In case others run into this - I was getting an error on Paperspace - not a CUDA memory issue but “Could not do one pass in your dataloader, there is something wrong in it. Please see the stack trace below” and the bottom of the trace was “cusolver error: CUSOLVER_STATUS_EXECUTION_FAILED, when calling `cusolverDnSgetrf( handle, m, n, dA, ldda, static_cast<float*>(dataPtr.get()), ipiv, info)”. I found that reducing the image size in the resize property (not the size) avoided this. Despite dropping down from 480 to 240 I still got a good result on a large swinv2.

nikem · June 22, 2022, 9:51am

Finally solved the problem. It turns out it is not about the walk-thru code/data or anything else. It is all about a PyTorch bug that appears on certain Nvidia drivers.

gsg · June 22, 2022, 8:44pm

Had the same problem, intermittently… Reducing from 480 to 360 also addressed it.

brismith · June 22, 2022, 8:52pm

Although I just found that increasing could fix it too. I think just different values hit the PyTorch bug - so you have to see what works.

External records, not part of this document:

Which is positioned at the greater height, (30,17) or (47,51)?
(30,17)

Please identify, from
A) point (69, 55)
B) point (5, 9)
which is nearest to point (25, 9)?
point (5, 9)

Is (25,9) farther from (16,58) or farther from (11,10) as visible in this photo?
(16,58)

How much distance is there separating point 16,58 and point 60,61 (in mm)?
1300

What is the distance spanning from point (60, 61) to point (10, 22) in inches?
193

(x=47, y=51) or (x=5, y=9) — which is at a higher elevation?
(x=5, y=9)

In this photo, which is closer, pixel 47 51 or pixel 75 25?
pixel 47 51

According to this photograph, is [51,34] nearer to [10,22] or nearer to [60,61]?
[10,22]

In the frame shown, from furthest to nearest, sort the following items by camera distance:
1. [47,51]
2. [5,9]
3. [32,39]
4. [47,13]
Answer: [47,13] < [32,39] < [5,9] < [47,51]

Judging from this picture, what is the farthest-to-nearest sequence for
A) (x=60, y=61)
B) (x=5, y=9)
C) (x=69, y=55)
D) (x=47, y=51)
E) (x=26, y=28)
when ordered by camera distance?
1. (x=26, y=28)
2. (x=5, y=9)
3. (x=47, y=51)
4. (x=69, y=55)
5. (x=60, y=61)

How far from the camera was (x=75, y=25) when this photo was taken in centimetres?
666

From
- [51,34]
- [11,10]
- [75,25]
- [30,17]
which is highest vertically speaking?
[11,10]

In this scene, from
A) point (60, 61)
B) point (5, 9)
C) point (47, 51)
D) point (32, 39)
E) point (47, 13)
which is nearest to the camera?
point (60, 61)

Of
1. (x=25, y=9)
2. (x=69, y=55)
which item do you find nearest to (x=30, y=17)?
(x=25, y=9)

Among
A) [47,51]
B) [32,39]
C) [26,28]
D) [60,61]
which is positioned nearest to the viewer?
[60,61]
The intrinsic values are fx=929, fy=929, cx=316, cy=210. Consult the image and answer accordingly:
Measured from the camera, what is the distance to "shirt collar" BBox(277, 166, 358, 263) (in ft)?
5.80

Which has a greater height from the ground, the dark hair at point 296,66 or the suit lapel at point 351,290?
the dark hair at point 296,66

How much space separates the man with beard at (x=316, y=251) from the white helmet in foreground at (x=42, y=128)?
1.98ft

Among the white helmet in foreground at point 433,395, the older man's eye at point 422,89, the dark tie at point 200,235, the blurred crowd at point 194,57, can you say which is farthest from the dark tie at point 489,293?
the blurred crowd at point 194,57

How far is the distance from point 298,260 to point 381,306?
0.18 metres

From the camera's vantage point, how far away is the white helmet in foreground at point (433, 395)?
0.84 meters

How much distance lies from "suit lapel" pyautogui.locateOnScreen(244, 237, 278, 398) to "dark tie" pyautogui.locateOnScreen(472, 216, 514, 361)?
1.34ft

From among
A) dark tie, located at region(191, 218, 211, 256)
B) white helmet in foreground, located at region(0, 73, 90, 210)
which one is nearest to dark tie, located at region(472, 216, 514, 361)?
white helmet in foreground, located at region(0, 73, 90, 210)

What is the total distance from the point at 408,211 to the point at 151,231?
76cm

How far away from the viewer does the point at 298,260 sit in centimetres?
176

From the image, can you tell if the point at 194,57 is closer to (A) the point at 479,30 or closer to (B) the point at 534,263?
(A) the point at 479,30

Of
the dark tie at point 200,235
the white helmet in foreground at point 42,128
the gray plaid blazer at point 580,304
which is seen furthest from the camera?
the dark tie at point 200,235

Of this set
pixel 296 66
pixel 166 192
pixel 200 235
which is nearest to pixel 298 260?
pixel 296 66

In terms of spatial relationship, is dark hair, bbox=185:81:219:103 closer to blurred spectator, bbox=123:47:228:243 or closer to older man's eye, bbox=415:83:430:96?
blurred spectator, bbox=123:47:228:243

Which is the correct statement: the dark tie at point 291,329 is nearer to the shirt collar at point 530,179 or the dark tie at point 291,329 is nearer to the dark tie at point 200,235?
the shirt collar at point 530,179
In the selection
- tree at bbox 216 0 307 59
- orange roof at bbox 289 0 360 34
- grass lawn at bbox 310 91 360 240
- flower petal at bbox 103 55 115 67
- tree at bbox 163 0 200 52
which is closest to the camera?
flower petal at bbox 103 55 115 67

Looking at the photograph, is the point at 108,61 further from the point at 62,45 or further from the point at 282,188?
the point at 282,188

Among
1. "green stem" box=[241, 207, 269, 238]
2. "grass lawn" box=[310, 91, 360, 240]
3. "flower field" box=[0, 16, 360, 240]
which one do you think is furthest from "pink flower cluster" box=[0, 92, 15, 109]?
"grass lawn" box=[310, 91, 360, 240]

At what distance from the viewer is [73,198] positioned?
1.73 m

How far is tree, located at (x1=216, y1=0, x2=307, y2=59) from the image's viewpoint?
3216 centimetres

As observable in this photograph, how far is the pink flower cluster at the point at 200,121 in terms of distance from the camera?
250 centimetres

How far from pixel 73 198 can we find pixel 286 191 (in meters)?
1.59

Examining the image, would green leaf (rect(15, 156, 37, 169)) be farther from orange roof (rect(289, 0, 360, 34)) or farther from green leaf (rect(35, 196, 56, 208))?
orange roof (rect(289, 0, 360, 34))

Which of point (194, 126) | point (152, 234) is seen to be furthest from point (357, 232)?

Daniel · June 23, 2022, 12:29pm

Walkthru 10 detailed note in the form of questions

The best vision models for fine-tuning notebook

00:00 - Questions on tabular data and the fastbook has the answer

Why paddy dataset is interesting

07:06

paddy dataset is similar to ImageNet in terms of shape and size but have no paddy labels

What kind of dataset can do well on fine-tuning a pre-trained model?

08:37

Is the dataset (e.g., PETS dataset) very similar to the pre-trained model’s dataset (e.g., ImageNet)?
The more similar, the better the dataset can fine tune the model by making use much of the pretrained weights

How large is the dataset, especially when the dataset is not similar e.g., the planet dataset to the Imagenet?
When datasets are very different, most of weights from the pretrained model will be useless, so the larger of the dataset, the more weights can be trained, the better the model can learn

Experiment to find out the best model for fine-tuning using similar and large dataset vs dissimilar and small dataset

10:44

If we can find the best model from PETS dataset and Planet dataset, then it may be applied to other similar senarios

Jeremy walks us through how he and Thomas Capelle designed their experiments

11:55

Explore the fine_tune.py from fastai_timm repo

Explore the sweep_planets_lr.yaml from the repo

Weights and biases API can enable us to see our experiment results inside Jupyter notebook

What does Jeremy use gist for?

14:10

How Jeremy use WandB API to use their experiment results inside Jupyter notebook

15:00

How to turn a dataframe into a string

17:04

StringIO is the key to make sure pd.to_csv to save dataframe into a string rather than a file

How Jeremy create a gist?

17:50

import ghapi.core as gh
g = gh.GhAPI()
gist = g.create_gist('description of the gist', content_as_string, filename='', public=True)
gist.html_url

What does Jeremy use gist for here and generally?

How to do score models with data from the gist url

19:45

How to calculate the score for all models based on their error_rate, fit_time, and GPU_mem?

How does Jeremy come up with the score design?

How to sort all the models based on their score and display the top 15 models?

#question How much does fit_time and GPU_mem matter more and when?